SET EXERCISE
Copy out the records verbatim, beginning with the line containing "Based on spatial" and continuing through the line containing "In the scene before", with both of those lines included.

EXERCISE INPUT
* Begin *
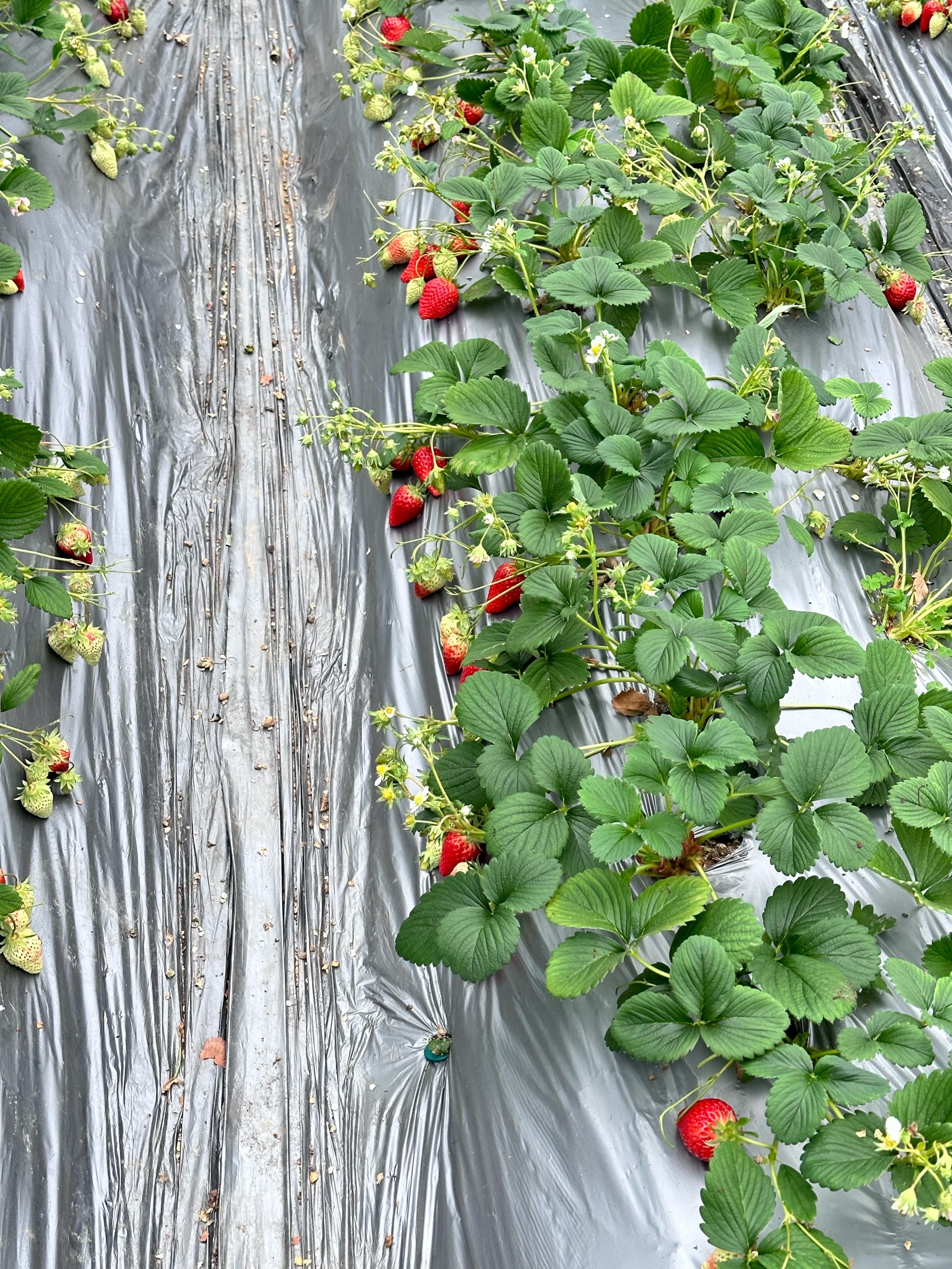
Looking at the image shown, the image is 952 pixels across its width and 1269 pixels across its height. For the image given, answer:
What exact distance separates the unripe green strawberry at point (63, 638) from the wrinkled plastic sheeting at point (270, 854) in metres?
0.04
* End *
* Begin *
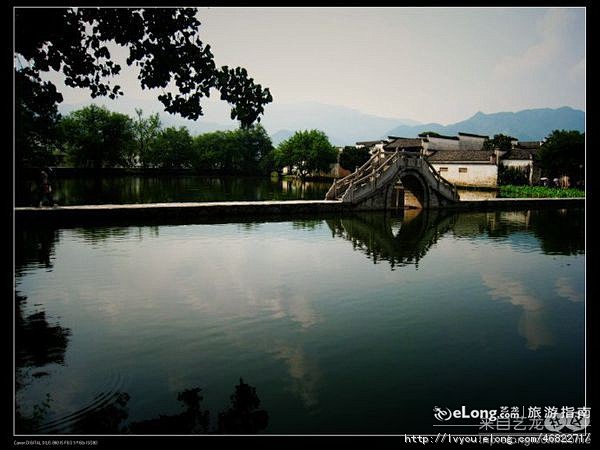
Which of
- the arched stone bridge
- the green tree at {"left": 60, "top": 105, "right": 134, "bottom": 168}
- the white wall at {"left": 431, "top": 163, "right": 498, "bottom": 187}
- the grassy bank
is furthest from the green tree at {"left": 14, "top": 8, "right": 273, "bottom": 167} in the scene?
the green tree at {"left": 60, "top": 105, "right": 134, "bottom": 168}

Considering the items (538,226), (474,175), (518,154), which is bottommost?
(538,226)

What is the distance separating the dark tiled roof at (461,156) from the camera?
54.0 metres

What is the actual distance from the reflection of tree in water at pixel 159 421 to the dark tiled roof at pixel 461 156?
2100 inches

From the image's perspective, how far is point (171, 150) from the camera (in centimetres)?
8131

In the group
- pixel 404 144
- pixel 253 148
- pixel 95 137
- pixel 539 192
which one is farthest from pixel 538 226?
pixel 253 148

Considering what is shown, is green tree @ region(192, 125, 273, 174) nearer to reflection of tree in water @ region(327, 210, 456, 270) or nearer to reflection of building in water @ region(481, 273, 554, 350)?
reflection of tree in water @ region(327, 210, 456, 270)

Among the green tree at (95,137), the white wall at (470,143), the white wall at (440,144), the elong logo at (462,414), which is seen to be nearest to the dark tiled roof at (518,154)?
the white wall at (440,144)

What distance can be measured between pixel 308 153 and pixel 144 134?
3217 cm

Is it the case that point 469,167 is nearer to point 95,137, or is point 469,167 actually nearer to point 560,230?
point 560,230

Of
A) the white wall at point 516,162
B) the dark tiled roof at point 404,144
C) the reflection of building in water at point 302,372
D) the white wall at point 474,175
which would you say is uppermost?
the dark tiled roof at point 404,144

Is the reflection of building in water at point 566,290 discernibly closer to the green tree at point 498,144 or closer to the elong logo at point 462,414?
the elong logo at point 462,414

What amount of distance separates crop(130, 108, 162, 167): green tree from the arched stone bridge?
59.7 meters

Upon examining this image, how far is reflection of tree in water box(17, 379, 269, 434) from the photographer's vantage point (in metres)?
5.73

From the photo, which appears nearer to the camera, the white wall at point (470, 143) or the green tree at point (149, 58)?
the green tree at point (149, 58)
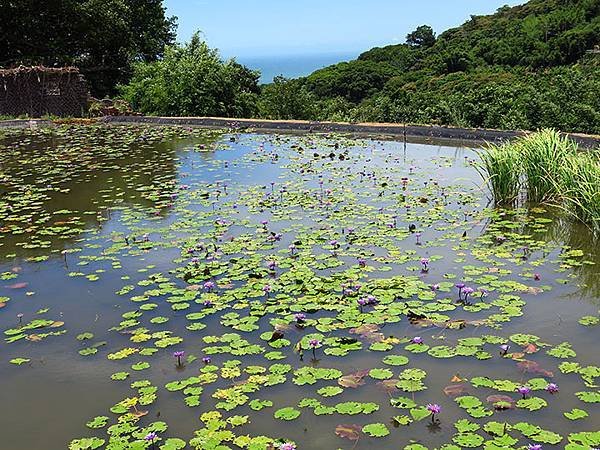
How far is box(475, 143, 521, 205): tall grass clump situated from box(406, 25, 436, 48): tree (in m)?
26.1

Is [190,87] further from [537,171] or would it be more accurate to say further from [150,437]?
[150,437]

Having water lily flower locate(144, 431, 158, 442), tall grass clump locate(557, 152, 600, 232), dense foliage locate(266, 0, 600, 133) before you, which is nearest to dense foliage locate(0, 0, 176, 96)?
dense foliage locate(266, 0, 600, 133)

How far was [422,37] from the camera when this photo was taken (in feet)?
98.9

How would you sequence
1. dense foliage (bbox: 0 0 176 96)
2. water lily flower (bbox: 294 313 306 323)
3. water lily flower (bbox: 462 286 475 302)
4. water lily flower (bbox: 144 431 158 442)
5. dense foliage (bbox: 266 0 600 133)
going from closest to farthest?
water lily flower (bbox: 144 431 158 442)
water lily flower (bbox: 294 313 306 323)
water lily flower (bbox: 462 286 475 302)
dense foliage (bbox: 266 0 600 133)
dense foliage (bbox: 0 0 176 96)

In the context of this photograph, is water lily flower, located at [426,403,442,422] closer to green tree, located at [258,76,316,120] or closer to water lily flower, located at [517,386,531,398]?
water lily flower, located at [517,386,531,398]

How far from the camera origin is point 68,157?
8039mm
* End *
* Begin *
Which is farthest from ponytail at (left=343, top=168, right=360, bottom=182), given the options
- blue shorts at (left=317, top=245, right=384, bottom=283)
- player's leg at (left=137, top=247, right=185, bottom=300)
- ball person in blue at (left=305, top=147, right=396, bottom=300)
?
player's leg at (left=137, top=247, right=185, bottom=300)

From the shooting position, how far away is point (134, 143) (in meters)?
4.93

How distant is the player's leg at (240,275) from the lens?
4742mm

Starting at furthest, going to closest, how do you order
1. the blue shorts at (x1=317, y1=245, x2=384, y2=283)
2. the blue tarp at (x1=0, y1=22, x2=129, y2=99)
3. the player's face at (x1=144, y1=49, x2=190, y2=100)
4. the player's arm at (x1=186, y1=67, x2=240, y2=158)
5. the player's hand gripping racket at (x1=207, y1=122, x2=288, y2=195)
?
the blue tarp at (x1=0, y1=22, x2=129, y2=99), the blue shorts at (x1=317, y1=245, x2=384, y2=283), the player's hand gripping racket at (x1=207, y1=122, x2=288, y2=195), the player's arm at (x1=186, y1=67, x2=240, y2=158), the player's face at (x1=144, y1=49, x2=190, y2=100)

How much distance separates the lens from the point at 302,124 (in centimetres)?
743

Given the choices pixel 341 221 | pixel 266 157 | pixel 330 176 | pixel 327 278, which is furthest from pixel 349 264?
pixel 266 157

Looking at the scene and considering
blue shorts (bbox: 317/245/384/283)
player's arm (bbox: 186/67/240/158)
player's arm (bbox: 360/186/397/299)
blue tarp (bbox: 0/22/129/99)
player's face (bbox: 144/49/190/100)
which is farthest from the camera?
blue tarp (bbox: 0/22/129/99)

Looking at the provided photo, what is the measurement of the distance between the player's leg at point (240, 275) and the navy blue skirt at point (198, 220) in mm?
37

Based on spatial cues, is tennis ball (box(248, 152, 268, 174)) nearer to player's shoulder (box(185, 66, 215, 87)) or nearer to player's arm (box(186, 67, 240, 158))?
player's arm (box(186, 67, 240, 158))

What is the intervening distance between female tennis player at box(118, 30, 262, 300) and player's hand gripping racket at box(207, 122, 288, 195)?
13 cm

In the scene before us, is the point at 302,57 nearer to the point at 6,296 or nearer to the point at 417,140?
* End *
OUTPUT BELOW
Based on spatial cues, is tennis ball (box(248, 152, 268, 174)) nearer to player's shoulder (box(185, 66, 215, 87)) or nearer to player's arm (box(186, 67, 240, 158))?
player's arm (box(186, 67, 240, 158))

What is the intervening distance between female tennis player at box(118, 30, 262, 300) and player's hand gripping racket at box(207, 122, 288, 195)?
13 cm

In the scene before us, is the point at 302,57 nearer to the point at 6,296 or nearer to the point at 417,140?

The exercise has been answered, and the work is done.